Mary risked her life daily for her beloved peoples of Calabar. The White Queen showed
them the love of Jesus and they learned to love and trust her. She was called upon to
treat sick and injured and to settle disputes, and so prevented numerous wars between
the villages. Her successes in treating the sick, settling arguments, persuading those
who only respected cruelty and vengeance to change their minds and try her ways,
made them curious to know the source of the power within her. They recognized that
the courage and love she exhibited came from the God she believed in. Doors were
opened and many were saved.
For nearly forty years she delved deeper into the jungle. With each move she was
warned she would be killed by animals or heathen warriors. Growing more sick and
feeble, she pushed on, hacking her way through the dense growth, ever praying that
God would give her more souls to reach for Him.
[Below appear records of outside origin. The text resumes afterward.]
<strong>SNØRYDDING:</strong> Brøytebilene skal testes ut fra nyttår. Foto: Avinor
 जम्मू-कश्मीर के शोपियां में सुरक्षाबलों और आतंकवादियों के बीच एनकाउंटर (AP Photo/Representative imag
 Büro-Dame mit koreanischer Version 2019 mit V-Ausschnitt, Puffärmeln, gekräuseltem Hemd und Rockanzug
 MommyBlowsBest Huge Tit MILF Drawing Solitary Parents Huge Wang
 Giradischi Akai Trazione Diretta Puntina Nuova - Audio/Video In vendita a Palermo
One little white woman with the mighty power of God went to a heathen black nation
and saved many babies, prevented wars, stopped the custom of proving innocence by
drinking poison, tended to many sick, established several churches, and spread the
gospel, the good news of her loving God and Savior.
To the many children she saved and raised (sometimes as many as 25 or 30 slept in
hammocks in her home) she would say, "Keep close to Jesus. Bairns, it's the wee
lassie that sits beside her mother at meal-times that gets all the nice bittocks. The one
who sits far away and sulks doesn’t know what she misses. Even the kitten gets more
than she does. Keep close to Jesus, the Good Shepherd, all the way."